Permettons-nous une introduction polémique : tous les réalisateurs et tous les cinéphiles savent - sauf ceux qui, pour des raisons idéologiques ou commerciales préfèrent faire semblant de ne pas le savoir -, depuis Rivette et son article sur le travelling de Kapo, ou au moins depuis Lanzmann et son Shoah, qu'il y a des choses que le Cinéma ne peut pas montrer en utilisant sa panoplie habituelle d'artifices spectaculaires, et que ce qui s'est passé dans les Camps d'extermination en fait partie.
Et c'est en totale cohérence avec cette pensée que Jonathan Glazer, metteur en scène rare et précieux (nul n'a oublié l'expérience radicale de son Under The Skin...) a construit cette Zone d'intérêt, qui montre avec la bonne distance et la juste absence d'empathie la vie quotidienne de la famille de Rudolf Höss, commandant du camp d'Auschwitz, occupant une jolie maison jouxtant ce même camp. Le film est semble-t-il inspiré du livre de Martin Amis, mais Glazer s'est approprié le concept pour en faire un pur objet de cinéma, à la fois intellectuellement solide et émotionnellement dévastateur.

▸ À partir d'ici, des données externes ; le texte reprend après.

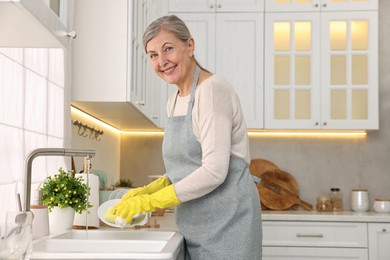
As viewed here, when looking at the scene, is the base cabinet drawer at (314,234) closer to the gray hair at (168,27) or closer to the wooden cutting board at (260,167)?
the wooden cutting board at (260,167)

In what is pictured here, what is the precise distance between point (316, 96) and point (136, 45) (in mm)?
1791

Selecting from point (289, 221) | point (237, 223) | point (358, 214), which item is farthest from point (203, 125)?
point (358, 214)

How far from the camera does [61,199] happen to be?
2.22 metres

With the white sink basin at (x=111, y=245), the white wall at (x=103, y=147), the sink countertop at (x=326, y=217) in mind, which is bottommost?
the sink countertop at (x=326, y=217)

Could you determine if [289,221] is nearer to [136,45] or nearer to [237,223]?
[136,45]

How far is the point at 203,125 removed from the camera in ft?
6.35

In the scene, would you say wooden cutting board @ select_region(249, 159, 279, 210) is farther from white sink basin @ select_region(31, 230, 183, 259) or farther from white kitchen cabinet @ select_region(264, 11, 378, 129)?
white sink basin @ select_region(31, 230, 183, 259)

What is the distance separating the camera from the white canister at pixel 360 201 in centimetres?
443

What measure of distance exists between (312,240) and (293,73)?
1.19 m

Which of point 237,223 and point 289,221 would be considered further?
point 289,221

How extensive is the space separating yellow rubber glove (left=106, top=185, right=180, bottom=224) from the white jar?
109 inches

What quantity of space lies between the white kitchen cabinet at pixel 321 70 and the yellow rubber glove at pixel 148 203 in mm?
2560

Au cours de la première moitié de la Zone d'intérêt, pas loin d'être parfaite, on regarde donc avec incrédulité et dégoût l'existence littéralement monstrueuse d'une famille allemande "ordinaire", à quelques mètres d'un lieu où se perpétue l'une des pires abominations de l'histoire de l'Humanité. Que nous ne verrons jamais à l'image, mais qui sature littéralement la bande-son, faite de hurlements, de coups de feu, de grondements des fours, de passage des trains. C'est imparable, c'est juste, c'est extraordinaire. C'est accablant. On sait d'ailleurs qu'après avoir tourner ces scènes, la grande Sandra Hüller, terrifiante ici, a dû faire un long break pour pouvoir revenir à son métier d'actrice.
Le problème de la Zone d'intérêt est qu'il aurait dû être réduit à ces plus ou ou moins 45 minutes initiales, ce qui en aurait fait un film parfait. Car, malheureusement, à partir de là, Glazer ne sait plus quoi faire, tente des choses (ce qui est bien), et finalement démonte, contredit même ce qu'il vient de construire (ce qui est mois bien). La longue scène nocturne en caméra thermique est superbe, mais inutile. La seconde partie du film, qui montre le fonctionnement administratif de l'Holocauste, est comme une version réduite - donc finalement moins forte - du formidable la Conférence de Matti Geschonneck. Le fait de montrer que la conscience du Mal gangrène Höss dans les dernières scènes prend le risque de l'humaniser, ce qui est la dernière chose à faire. Tandis que la conclusion avec la visite contemporaine du musée d'Auschwitz, en dépit de l'excellente idée de se focaliser sur le travail du personnel d'entretien du site, ne fait que répéter ce qu'on a vu ou lu tant de fois ailleurs, la nécessité du travail de mémoire.
Rien dans cette seconde partie n'est réellement critiquable, mais tout dilue l'impact de ce qu'on a vu avant. Et c'est terriblement dommage.